En medio de la ansiedad por la incertidumbre de lo que vendrá, o de la angustia por el
aislamiento, o ante las estadísticas de los contagios y de las muertes, surge
espontáneamente el “¿por qué?”. ¿Por qué ocurre esto, por qué Dios lo permite? Si
Dios lo puede todo ¿por qué permite esta enfermedad, el sufrimiento y la muerte?
¿Son “pruebas” o de qué se trata?
Como siempre los seres humanos balbuceamos o tratamos de darnos diferentes
explicaciones. Desde las más disparatadas o conspirativas hasta las más científicas y
racionalistas. Para finalmente resignados admitir, desde nuestra pequeñez, que no
tenemos respuesta a todo.
Por eso, es muy necesario mirar esta cuestión con ojos de fe, dejándonos iluminar por la palabra de Dios, para no llegar a conclusiones erróneas y pesimistas.
Fundada, basada y sostenida en la misma revelación divina -de la cual la palabra recién proclamada nos da testimonio- la tradición cristiana ha llegado a la siguiente
conclusión: “del mayor mal, Dios puede sacar el mayor bien” (Santo Tomás de Aquino).
La omnipotencia no siempre se manifiesta en evitar el mal; sino en que Dios, es tan  y tan fuerte, que es capaz de sacar un bien aún mayor que si ese mal nunca
hubiese existido.
Muestra de esto es cuanto estamos celebrando en estos días: de la muerte de su Hijo en la cruz, sale la vida nueva por la resurrección. Eso nos hará cantar en el pregón

pascual ¡Oh feliz culpa que nos mereció tan gran salvador! Y que el refrán popular ha expresado de una manera que suena tan bien: “¡No hay pascua sin viernes santo!”.
El mal, el sufrimiento y el dolor no siempre tienen explicación suficiente ni remedio inmediato. No hay una respuesta clara y acabada a nuestros “porqué”. Así y todo, Dios
por los misteriosos caminos de su amor, providencia y misericordia saca un bien del mal, supera con creces cuanto hemos perdido o -como decimos corrientemente-
“escribe derecho sobre renglones torcidos”. Éste es el fundamento de nuestra esperanza.

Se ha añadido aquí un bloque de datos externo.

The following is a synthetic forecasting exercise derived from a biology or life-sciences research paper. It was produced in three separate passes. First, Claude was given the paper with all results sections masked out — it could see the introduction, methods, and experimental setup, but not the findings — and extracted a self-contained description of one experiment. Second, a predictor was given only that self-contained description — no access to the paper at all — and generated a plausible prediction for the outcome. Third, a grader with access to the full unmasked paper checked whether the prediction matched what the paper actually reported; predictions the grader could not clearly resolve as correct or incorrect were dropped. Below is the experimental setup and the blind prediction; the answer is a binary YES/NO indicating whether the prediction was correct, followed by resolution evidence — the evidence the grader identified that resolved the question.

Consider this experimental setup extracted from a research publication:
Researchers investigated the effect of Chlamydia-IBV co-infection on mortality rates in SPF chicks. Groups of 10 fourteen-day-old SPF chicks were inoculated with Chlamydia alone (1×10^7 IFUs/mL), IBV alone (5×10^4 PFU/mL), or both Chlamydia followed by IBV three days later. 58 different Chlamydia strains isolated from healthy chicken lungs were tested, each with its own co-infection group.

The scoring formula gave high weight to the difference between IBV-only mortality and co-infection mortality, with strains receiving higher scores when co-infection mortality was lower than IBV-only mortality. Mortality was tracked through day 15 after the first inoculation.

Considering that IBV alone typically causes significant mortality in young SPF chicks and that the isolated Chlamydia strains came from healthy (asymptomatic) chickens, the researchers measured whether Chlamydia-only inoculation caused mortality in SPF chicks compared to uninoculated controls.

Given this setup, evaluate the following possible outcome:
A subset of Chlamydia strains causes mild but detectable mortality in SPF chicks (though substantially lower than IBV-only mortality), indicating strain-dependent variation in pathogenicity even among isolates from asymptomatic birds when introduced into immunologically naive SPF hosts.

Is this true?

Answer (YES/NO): NO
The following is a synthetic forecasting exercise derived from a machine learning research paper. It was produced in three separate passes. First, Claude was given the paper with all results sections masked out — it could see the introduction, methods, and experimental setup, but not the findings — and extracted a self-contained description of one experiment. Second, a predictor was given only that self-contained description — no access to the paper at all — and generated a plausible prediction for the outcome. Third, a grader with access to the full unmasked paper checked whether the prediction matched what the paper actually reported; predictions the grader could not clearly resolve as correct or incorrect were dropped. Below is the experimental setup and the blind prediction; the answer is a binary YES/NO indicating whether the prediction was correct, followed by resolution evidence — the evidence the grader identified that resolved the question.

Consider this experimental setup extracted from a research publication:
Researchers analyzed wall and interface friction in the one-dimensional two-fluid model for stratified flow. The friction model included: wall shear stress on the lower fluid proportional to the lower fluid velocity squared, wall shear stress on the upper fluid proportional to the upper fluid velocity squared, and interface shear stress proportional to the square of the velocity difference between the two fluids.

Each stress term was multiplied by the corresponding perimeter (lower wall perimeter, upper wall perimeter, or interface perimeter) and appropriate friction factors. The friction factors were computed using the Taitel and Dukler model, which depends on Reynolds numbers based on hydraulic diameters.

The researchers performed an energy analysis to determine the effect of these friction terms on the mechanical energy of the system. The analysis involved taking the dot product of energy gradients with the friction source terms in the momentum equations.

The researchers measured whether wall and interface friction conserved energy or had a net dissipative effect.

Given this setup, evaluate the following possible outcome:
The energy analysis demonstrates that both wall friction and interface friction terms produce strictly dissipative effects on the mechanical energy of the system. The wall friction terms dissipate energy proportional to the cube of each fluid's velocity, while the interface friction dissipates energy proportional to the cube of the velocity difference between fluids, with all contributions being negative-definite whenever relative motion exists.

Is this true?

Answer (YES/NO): YES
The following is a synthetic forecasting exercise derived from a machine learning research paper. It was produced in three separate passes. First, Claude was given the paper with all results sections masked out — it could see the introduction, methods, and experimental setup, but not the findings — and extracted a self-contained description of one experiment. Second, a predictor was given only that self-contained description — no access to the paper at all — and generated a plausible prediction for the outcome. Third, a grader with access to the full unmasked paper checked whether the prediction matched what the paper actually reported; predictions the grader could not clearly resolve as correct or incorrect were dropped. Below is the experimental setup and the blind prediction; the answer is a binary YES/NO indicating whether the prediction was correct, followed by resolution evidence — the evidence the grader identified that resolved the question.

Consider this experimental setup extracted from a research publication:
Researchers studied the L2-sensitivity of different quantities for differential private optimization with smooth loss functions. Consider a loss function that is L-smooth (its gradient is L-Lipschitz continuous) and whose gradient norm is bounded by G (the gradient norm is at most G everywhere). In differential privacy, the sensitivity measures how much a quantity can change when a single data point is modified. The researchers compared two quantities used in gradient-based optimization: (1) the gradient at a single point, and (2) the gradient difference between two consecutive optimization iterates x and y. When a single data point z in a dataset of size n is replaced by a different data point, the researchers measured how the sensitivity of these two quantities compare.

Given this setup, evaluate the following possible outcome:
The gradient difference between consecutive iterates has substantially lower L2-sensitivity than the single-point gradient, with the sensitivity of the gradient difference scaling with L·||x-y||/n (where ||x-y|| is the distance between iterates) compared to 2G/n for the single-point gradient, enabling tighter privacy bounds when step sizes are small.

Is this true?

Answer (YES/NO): YES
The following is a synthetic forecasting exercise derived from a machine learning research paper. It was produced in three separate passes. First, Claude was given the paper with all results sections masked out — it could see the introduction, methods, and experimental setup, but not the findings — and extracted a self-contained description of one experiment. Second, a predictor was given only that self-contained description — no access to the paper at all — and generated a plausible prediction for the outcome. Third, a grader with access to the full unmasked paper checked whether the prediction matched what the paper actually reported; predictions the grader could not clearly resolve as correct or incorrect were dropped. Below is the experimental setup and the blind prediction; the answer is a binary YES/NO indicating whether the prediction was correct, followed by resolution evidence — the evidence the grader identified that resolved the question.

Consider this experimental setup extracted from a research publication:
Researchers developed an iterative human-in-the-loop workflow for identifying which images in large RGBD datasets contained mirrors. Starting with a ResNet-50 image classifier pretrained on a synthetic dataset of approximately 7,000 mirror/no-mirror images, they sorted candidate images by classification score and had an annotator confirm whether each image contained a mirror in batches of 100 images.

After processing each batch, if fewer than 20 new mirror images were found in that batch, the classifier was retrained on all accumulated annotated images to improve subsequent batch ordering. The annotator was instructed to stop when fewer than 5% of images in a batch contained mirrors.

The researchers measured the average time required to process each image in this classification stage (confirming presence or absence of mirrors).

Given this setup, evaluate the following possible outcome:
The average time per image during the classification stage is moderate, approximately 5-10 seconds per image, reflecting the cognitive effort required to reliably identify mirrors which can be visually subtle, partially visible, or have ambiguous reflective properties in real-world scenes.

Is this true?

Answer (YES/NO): NO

Y por eso mismo, podemos tener las pequeñas esperanzas cotidianas, las
de “corto plazo” podríamos decir, que nos animan, sostienen y confortan ayudándonos a levantarnos y continuar caminando después de cada derrota, caída o pérdida.
Por eso, al contemplar hoy a Jesús clavado en la cruz, podremos descubrir el misterio del amor que transforma, supera y vence finalmente al misterio del mal. Este es el
precio o el regalo del amor. Lo “pagó” -para decirlo en lenguaje fácilmente comprensible- el Señor por nosotros y así se transformó en el mayor “regalo”, don de
vida nueva en el amor.
Entonces, en esta tarde volvamos al amor de Dios manifestado en su cruz, dejémonos envolver por este misterio, depositemos toda nuestra confianza en su amor, y
ofrezcamos nuestros temores, dolores, angustias, errores y hasta pecados a los pies del Crucificado.
Hoy somos invitados a silenciar todos nuestros cuestinamientos contemplando en silencio a Cristo crucificado. Allí encontraremos la respuesta.
Ese mismo amor recibido en la cruz nos renueva interiormente y nos da las fuerzas necesarias para donarnos y servir amorosamente, para cuidarnos unos a otros. La
genuina generosidad, solidaridad y servicio brotan auténticamente de esta fuente del
amor divino.
Necesitamos estar muy unidos al Señor, único Salvador del género humano, en estos momentos inciertos y angustiosos de la historia. Solo así podremos evitar caer en las
redes del mal y vivir anclados en la esperanza.

Jesús mismo en la cruz experimentó el silencio del Padre, pero gritó;en tus manos me encomiendo; y el abrazo de Dios, por la fuerza del Espíritu, lo colmó de vida. Por eso
mismo, besando a la cruz, en cada hogar, digamos también nosotros con profunda fe: en tus manos está mi vida y el mundo entero. Entonces renacerá hoy nuestra
esperanza, la paz y una gran confianza.